Hinzu kam noch, dass "Reformation und Gegenreformation
(...) das Individuum nicht nur einem äußeren Chaos ausgeliefert
(haben), sondern
sie haben auch zu einer inneren Verunsicherung in Glaubensfragen geführt,
in der Gryphius eine gefährliche Unterminierung des Heilsgedankens
erblickt. So ist es nicht verwunderlich, dass sich in seinen Gedichten das
antithetische Lebensgefühl seiner Zeit mit einem unerschütterlichen
Glaubenspathos verbindet, mit dem oft in fast beschwörender Weise der
Leser direkt angesprochen wird. […]" (Kenkel
1980, S.88)
Typisch für ihn, wie er den Leser bzw. die Leserin direkt zu Beginn
seines Gedichts mit dem zentralen Thema seines Gedichts, der
Eitelkeit der Welt, konfrontiert. Man kann den Eindruck gewinnen,
dass "der Dichter als Wahrheitsverkünder und Seher seine
prophetische Stimme (erhebt)" und zwar "mitten im Rasen des
Krieges", wo er "selbst zum Augenzeugen der Vergänglichkeit
geworden" ist (Szyrocki
1964, S.59)
Die direkte Anrede (Apostrophe)
des Lesers in der Du-Form, ein typisches Merkmal nicht nur seiner
Lyrik im Barock (vgl.
Szyrocki 1997, S.67), welche Traditionen der neulateinischen
Dichtung fortsetzte, bezieht den Leser "von vornherein in eine
Antithetik (ein), die erst aus der letzten Zeile ersichtlich wird,
deren Versrhythmus als einziger mit dem der ersten Zeile identisch
ist. Beide Zeilen zusammen bilden ein Kontrastpaar, das die
dazwischen liegenden zwölf Zeilen in die Polarität von irdischer
Vergänglichkeit und christlicher Ewigkeitslehre stellt." (ebd.)
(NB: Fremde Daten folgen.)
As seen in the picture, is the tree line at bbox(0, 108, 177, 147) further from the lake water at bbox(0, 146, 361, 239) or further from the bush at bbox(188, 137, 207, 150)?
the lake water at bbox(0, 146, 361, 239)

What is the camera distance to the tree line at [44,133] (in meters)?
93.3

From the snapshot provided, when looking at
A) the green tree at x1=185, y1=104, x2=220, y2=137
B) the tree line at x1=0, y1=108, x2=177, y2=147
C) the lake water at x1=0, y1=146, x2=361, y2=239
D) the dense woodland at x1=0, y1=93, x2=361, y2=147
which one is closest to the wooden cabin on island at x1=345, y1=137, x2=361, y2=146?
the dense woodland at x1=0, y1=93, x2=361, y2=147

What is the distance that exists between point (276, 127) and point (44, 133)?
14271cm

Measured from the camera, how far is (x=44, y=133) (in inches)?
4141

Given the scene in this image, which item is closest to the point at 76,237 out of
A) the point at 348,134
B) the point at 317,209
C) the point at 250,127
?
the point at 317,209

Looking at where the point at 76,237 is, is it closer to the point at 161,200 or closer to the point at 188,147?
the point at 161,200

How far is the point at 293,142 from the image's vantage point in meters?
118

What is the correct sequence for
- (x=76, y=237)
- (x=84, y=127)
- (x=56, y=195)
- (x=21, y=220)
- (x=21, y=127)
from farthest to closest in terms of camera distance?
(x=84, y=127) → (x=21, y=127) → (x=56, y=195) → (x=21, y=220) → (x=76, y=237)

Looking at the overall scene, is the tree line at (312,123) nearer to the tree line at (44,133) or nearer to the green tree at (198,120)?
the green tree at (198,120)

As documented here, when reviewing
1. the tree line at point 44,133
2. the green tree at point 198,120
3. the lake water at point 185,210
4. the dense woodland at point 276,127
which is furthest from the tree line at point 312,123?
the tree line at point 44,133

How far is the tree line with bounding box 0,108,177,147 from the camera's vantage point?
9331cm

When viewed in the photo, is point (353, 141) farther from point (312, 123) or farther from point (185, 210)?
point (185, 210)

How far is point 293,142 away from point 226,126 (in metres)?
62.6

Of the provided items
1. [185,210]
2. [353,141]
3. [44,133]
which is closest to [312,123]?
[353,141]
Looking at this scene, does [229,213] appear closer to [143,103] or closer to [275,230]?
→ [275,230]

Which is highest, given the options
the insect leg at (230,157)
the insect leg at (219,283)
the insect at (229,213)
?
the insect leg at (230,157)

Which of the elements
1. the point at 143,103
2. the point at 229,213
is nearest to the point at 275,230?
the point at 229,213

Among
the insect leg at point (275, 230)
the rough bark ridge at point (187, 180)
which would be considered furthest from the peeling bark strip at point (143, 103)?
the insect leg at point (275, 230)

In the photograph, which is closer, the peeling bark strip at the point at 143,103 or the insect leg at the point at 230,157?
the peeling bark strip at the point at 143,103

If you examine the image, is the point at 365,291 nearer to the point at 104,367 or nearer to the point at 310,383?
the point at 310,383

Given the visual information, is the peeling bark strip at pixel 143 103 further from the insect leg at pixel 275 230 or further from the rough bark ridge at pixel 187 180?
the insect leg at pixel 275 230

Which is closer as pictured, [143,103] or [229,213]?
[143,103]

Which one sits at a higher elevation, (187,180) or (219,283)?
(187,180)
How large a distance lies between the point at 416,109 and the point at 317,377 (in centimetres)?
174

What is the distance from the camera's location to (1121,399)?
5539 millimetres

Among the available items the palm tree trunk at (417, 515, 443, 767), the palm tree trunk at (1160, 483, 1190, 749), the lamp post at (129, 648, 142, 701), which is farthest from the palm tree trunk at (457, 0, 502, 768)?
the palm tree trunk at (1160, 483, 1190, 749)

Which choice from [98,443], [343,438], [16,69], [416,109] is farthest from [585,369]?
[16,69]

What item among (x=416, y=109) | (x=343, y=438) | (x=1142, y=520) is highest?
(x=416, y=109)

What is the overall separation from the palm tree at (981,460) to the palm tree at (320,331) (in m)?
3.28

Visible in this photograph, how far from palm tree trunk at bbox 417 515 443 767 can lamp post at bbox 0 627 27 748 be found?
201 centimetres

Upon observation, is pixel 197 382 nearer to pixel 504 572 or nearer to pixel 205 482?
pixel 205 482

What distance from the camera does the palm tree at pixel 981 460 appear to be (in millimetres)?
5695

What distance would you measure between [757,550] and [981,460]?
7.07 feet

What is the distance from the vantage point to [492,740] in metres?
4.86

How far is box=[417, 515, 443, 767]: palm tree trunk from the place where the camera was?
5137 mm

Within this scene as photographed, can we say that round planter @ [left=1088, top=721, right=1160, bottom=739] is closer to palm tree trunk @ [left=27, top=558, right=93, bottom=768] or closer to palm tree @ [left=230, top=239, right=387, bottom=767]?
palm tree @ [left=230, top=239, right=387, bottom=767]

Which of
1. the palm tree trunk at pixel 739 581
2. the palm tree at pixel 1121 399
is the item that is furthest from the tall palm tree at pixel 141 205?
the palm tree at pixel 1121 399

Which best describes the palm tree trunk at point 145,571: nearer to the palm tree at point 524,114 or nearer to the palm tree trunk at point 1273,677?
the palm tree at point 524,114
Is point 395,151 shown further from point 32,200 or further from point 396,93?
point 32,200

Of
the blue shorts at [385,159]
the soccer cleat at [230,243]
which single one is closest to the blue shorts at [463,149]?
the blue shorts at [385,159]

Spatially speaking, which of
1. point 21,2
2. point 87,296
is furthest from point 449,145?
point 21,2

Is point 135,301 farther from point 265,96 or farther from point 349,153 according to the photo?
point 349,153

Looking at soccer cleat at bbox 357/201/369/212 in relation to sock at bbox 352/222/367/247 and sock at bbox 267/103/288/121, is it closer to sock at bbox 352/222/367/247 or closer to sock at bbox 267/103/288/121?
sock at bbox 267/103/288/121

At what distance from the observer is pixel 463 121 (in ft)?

Auf diese Weise wird die antithetische Struktur des Gedichts mit
Versmaß und der intensiven Bildlichkeit noch stärker betont. Mit dem
Alexandrinervers mit seiner klaren Zäsur nach der dritten Hebung,
"entsteht eine Mitteldiärese*, die es Gryphius ermöglicht, die
zwei Halbverse einer Zeile antithetisch zu gestalten, ohne dabei
gegen den Sprachrhythmus schreiben zu müssen." (ebd.)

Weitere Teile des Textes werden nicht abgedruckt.